28 March 2013

Torresmos de Vinha d'Alhos

Although technically spring has sprung, it seems that the weather has not chosen to cooperate yet. For me, this is not unwelcome since:

a) I thrive in cooler weather and can maintain a happy mood for longer periods of time;
b) The baby has many cute long sleeved outfits and sweatshirts which he is getting good use out of; and
c) Comfort food tastes better when there is a chill in the air.

Case in point: this Marinated Pork in Wine and Garlic, known in its native Açores as Torresmos de Vinha d'Alhos.

The recipe I am using comes from a cookbook my father-in-law gave me, Cozinha Açoreana.
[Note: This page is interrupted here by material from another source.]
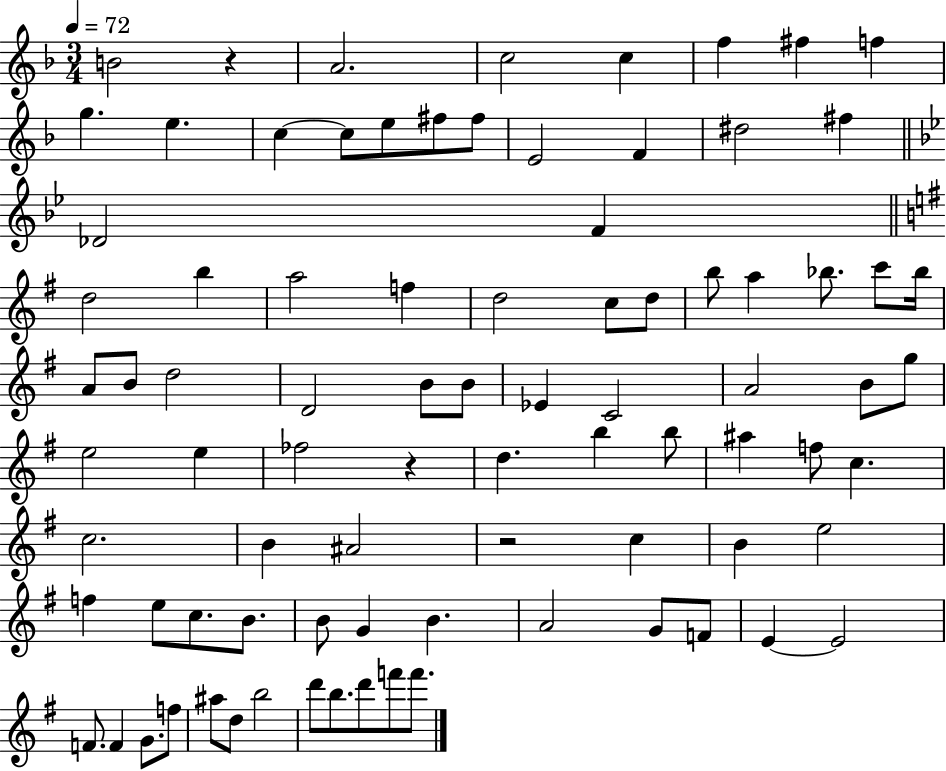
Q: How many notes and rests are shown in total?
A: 85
It is a Portuguese-language cookbook, and with a recipe like this (completely new and with so many steps!) there was every likelihood of my messing up multiple ingredients and/or the entire cooking process. Google translate could (in theory) have helped me out, but it was telling me things like:

"Clean up the skins and meat fats and breaks, leaving 2 cutlets (or chopsticks) for each cracklings."

"With the predicament that is at the bottom of the pan, called foot crackling, make up dry cakes furnace, pouring boiling water at the bottom of which was crackling and joining cornmeal."
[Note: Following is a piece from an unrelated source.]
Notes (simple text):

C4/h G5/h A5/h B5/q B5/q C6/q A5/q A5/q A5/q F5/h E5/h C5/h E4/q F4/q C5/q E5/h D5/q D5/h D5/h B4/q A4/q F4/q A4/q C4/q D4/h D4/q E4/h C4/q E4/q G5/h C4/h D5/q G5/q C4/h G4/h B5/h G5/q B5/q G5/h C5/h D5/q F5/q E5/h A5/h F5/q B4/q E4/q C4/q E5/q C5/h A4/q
Uhhh. Yeah.  So I basically just worked out what the Portuguese meant on my own.

The vinha d'alhos is the marinade for the pork, and it is a tasty mixture of garlic, wine, chilis, peppers, and liver. Liver is not an ingredient I am very familiar with, mainly because I never think, "Ooooh, you know what I could go for tonight? A nice fried piece of liver." So it doesn't get much use in our house.

Actually, while we are on the subject of things I don't normally use while cooking:

Who's up for some pork fat? A POUND of pork fat!

Now, liver and pork fat are not the most appealing ingredients. But you know what? As this dish came together, I started to see that it was a celebration of various parts of the pig. Ribs, liver, fat-- it made me imagine a farmhouse where these all came from the same pig one season, and the lady of the house needed to find a way to marry the various odds and ends which weren't going to market, creating a tasty, hearty dish for the family.

That's right-- this recipe made me wax poetic about pig liver. There must be something special about it. If nothing else, it is a fantastic example of the "head to toe" cooking that I respect and love about traditional Portuguese fare.

And in the end, it was a lovely, comforting, homey stew of meat that warmed up the afternoon very nicely-- especially when served with a nice bottle of red wine like the one used in the marinade. For all the "new" ingredients, it tasted like Sunday dinner -- warm and familiar.

So, if one cold evening you are in the market for trying something new, I highly recommend this regional Portuguese classic. (And I hope that my recipe translation helps you more than Google translate did me.)

Torresmos de Vinha d'Alhos
Marinated Pork in Wine and Garlic
serves 8

4 kg/10 lbs pork ribs
750g/1.5 lbs pork liver
8 tsp chili powder or red pepper flakes
1/2 liter full-bodied red wine
1/2 tsp black pepper
1/2 tsp white pepper
10 cloves of garlic, minced
500g/1 lb of pork lard
3 tablespoons colorau (can substitute sweet paprika)
salt to taste

1. Trim the skin and excess fat off of the pork ribs and cut it, leaving 2 bones worth of meat in each piece. Clean and cut the liver into pieces approximately half the size of the rib pieces.

2. Make the vinha d'alhos by mixing together the chili/red pepper, garlic, peppers, wine, and some salt if needed in a large bowl. Add the ribs and the liver and toss to coat. Leave to marinate in a cool place (or the fridge) for at least an hour, preferably two.

3. Put a heavy-bottomed, deep pot over a medium-high heat. When the pan is hot, fill it with the meat and the marinade (but not the liver!). Once the mixture has heated to a simmer, add the lard and cook at the med-high heat until the lard has melted and the mixture is simmering well. Then, reduce the heat to low and cool at a bare simmer for about 2 hours, stirring from time to time. It is nearly done when the meat is falling-off-the-bone tender and the marinade has nearly evaporated entirely.

4. Add the liver to the pot and let it cook for the final 10-15 minutes. Do not add the liver too soon or it will toughen and not be nice to eat.

5. Taste the sauce, which should be very reduced by now, and add the colorau/paprika and salt or other seasoning as needed. Mix the whole pot together well, and leave for a final 5 minutes on a low heat. Remove from the heat, and let the torresmos rest covered for 10-15 minutes before serving.